How Financially Strong Is Pacira BioSciences, Inc. (NASDAQ:PCRX)?

Simply Wall St

Pacira BioSciences, Inc. (NASDAQ:PCRX) is a small-cap stock with a market capitalization of US$1.8b. While investors primarily focus on the growth potential and competitive landscape of the small-cap companies, they end up ignoring a key aspect, which could be the biggest threat to its existence: its financial health. Why is it important? Evaluating financial health as part of your investment thesis is essential, as mismanagement of capital can lead to bankruptcies, which occur at a higher rate for small-caps. Let's work through some financial health checks you may wish to consider if you're interested in this stock. However, potential investors would need to take a closer look, and I’d encourage you to dig deeper yourself into PCRX here.

Want to participate in a short research study? Help shape the future of investing tools and you could win a $250 gift card!

Does PCRX Produce Much Cash Relative To Its Debt?

Over the past year, PCRX has ramped up its debt from US$280m to US$329m , which includes long-term debt. With this rise in debt, PCRX currently has US$412m remaining in cash and short-term investments to keep the business going. Additionally, PCRX has produced cash from operations of US$55m over the same time period, resulting in an operating cash to total debt ratio of 17%, meaning that PCRX’s operating cash is less than its debt.

Can PCRX pay its short-term liabilities?

With current liabilities at US$59m, it seems that the business has been able to meet these commitments with a current assets level of US$509m, leading to a 8.62x current account ratio. The current ratio is the number you get when you divide current assets by current liabilities. However, a ratio greater than 3x may be considered by some to be quite high, however this is not necessarily a negative for the company.
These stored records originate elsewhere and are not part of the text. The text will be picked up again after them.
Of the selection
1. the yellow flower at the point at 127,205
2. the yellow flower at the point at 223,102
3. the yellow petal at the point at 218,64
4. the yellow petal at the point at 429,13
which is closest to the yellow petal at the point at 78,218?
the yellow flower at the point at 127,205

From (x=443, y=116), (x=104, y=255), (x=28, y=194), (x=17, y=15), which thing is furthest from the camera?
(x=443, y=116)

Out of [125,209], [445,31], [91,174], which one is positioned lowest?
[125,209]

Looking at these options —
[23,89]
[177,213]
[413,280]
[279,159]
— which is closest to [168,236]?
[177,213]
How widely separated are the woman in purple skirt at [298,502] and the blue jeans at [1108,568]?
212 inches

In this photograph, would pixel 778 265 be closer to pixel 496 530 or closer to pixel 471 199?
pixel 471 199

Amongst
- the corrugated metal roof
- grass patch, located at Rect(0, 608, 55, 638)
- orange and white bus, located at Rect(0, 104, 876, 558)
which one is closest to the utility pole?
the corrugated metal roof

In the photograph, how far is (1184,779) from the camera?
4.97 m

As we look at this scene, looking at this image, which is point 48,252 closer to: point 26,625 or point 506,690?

NasdaqGS:PCRX Historical Debt, May 22nd 2019

Does PCRX face the risk of succumbing to its debt-load?

With total debt exceeding equity, PCRX is considered a highly levered company. This is a bit unusual for a small-cap stock, since they generally have a harder time borrowing than large more established companies. We can check to see whether PCRX is able to meet its debt obligations by looking at the net interest coverage ratio. A company generating earnings before interest and tax (EBIT) at least three times its net interest payments is considered financially sound. In PCRX's, case, the ratio of 1.66x suggests that interest is not strongly covered, which means that debtors may be less inclined to loan the company more money, reducing its headroom for growth through debt.

Next Steps:

PCRX’s high cash coverage means that, although its debt levels are high, the company is able to utilise its borrowings efficiently in order to generate cash flow. Since there is also no concerns around PCRX's liquidity needs, this may be its optimal capital structure for the time being. This is only a rough assessment of financial health, and I'm sure PCRX has company-specific issues impacting its capital structure decisions. I recommend you continue to research Pacira BioSciences to get a more holistic view of the small-cap by looking at:

  1. Future Outlook: What are well-informed industry analysts predicting for PCRX’s future growth? Take a look at our free research report of analyst consensus for PCRX’s outlook.
  2. Valuation: What is PCRX worth today? Is the stock undervalued, even when its growth outlook is factored into its intrinsic value? The intrinsic value infographic in our free research report helps visualize whether PCRX is currently mispriced by the market.
  3. Other High-Performing Stocks: Are there other stocks that provide better prospects with proven track records? Explore our free list of these great stocks here.

We aim to bring you long-term focused research analysis driven by fundamental data. Note that our analysis may not factor in the latest price-sensitive company announcements or qualitative material.

If you spot an error that warrants correction, please contact the editor at editorial-team@simplywallst.com. This article by Simply Wall St is general in nature. It does not constitute a recommendation to buy or sell any stock, and does not take account of your objectives, or your financial situation. Simply Wall St has no position in the stocks mentioned. Thank you for reading.